Le regard du diable (Hervé Michel)
Hervé Michel, Le regard du diable. City Editions 2019.286 pages. (BANQ M6232r)
Pendant que je lisais ce livre, j'ai retrouve une citation de Siegfried Kracauer qui décrit bien le contenu de, ce roman.
"Ce qui unit [les romans d’auteurs comme Conan Doyle, Gaboriau, Maurice Leblanc, Sven Elvestad et Paul Rosenhayn] et les caractérise tous est l’idée dont ils témoignent et qui résident à leur production : l’idée de la société civilisée parfaitement rationalisée, idée qu’ils comprennent d’un point de vue radicalement unilatéral et qu’ils incarnent sous une forme stylisée par la réfraction esthétique. Ce dont il s’agit dans ces romans n’est pas la reproduction fidèle de cette réalité qu’on appelle civilisation, mais bien plutôt, et dès le début, l’accentuation du caractère intellectualiste de cette réalité. Ils présentent au caractère civilisateur une glace déformante d’où le regarde fixement la caricature de sa propre monstruosité. L’image qu’ils présentent est assez effrayante : elle montre un état de la société où l’intellect sans attaches a conquis sa victoire finale ; une coexistence et une confusion purement extérieure des personnes et des choses qui paraissent ternes et déconcertantes parce qu’elles défigurent jusqu’à la caricature la réalité artificiellement éliminée. Au caractère international de cette société que vise le roman policier correspond son domaine d’application international ; à son uniformité dans les différents pays correspond l’indépendance de sa structure par rapport aux particularités nationales. »
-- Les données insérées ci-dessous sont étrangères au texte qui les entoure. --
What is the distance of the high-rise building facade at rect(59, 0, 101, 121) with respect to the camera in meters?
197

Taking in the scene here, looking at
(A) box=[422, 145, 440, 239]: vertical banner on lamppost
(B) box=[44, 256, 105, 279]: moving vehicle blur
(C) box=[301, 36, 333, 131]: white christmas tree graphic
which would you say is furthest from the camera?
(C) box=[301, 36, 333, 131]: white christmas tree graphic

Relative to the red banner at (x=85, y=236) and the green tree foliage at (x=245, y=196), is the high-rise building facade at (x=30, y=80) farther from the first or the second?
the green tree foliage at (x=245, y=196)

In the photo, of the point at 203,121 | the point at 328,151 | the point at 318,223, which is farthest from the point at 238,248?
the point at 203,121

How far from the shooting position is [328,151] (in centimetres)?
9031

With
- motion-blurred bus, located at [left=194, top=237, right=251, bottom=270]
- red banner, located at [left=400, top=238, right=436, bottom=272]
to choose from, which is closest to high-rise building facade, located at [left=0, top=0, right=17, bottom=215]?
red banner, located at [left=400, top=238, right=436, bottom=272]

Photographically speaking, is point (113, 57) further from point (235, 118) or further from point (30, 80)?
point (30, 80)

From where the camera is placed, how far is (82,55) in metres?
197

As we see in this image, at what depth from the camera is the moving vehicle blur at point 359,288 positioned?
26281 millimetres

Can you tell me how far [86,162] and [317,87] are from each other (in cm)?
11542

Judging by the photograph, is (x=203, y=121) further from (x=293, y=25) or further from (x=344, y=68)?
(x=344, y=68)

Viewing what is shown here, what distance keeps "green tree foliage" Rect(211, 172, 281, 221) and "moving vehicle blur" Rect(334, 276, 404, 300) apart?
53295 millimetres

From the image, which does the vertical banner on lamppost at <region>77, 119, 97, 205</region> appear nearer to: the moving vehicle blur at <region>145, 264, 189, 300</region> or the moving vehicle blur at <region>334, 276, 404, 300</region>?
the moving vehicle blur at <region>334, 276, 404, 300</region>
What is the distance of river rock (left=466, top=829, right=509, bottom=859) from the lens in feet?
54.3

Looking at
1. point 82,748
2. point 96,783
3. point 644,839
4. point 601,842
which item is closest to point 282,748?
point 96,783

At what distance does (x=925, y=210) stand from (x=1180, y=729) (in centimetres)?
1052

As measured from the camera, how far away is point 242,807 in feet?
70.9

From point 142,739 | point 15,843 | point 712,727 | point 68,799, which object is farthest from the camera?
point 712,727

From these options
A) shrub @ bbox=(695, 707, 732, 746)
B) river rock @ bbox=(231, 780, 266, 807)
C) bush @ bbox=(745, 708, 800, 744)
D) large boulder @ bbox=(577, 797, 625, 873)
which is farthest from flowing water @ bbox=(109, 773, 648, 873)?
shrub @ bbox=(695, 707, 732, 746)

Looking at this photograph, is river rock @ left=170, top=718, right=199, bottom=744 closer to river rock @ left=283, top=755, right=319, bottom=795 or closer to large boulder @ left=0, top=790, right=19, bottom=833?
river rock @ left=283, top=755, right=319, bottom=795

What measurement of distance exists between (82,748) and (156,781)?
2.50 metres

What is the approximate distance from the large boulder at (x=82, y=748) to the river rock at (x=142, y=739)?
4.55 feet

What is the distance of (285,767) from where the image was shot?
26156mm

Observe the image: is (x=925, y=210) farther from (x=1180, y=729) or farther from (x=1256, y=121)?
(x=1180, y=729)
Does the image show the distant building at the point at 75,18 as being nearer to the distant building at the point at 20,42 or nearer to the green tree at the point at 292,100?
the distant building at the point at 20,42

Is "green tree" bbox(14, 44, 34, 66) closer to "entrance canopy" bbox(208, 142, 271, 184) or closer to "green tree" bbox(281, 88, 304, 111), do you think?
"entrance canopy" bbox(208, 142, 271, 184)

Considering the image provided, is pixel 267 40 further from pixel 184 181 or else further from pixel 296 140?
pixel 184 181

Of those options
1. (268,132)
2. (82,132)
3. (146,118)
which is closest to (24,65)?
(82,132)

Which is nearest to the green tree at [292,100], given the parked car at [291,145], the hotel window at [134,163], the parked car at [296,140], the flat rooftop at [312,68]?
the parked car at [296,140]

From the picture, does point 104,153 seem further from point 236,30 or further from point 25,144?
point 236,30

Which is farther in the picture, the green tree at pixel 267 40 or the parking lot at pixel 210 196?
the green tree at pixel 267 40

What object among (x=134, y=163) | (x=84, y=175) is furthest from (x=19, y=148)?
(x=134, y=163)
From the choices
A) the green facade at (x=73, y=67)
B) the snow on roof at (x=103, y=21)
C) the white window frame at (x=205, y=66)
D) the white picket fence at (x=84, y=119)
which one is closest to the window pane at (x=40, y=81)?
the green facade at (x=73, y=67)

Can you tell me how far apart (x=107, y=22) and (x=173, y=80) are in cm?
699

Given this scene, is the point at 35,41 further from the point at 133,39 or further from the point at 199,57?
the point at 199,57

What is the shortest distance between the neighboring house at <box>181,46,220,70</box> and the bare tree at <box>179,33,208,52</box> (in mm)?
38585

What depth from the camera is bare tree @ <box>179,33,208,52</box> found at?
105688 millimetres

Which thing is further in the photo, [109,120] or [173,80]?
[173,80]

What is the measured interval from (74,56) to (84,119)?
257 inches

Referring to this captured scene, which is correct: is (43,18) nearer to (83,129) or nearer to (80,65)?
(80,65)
Siegfried Kracauer, Le roman policier (Petite Bibliothèque Payot, (2001)
Les crimes se passent à l'Isle en 1808 durant le règne de Napoléon. L'éditeur annonce un "roman policier historique". Mais on en apprend peu sur les particularités de la société de l'époque. Certes les personnages se saluent s'appelant "citoyen" et les policiers venant de Paris pour résoudre le mystère de meurtres "incomprehensibles" sont des officiers de la Grande Armée.
Mais il n'est pas nécessaire d'avoir visité dix fois le tombeau de Napoleon pour suivre le déroulement de l'intrigue... par ailleurs fort habilement construite. L'auteur nous tient en haleine jusqu'a la fin.. peut-être un peu précipitée.
L'auteur fait avancer l'action sans trop chercher a nous convaincre de ses connaissances historiques. Il lui arrive d'ajouter en fin d'action dans un lieu un court paragraphe de "couleur locale" sans que cela ne participe vraiment au déroulement de l'histoire.
- Sur le sofa, un gros homme au facies écarlate transpirait abondamment dans son frac trop étroit, en bavant sur les seins d'une fille qu'il venait d'extirper de leur écrin de dentelle et qu'il malaxait mécaniquement.
Et s'il ne nous parle pas vraiment de cette société, il s'arrête souvent â la descrjption détaillée des lieux.
-Le sol, en marbre blanc, était agrémenté de volutes dorées. Les hautes fenêtres, surplombées de moulures représentant des angelots , étaient habillées de grosses tentures de velours rouge brodées de fils d'or. Tout au fond, une grande cheminée, surmontée d'un miroir qui atteignait le plafond, dispensait une bonne chaleur à la cinquantaine de convives présents.
Un bon roman policier... qui se passe à une autre époque.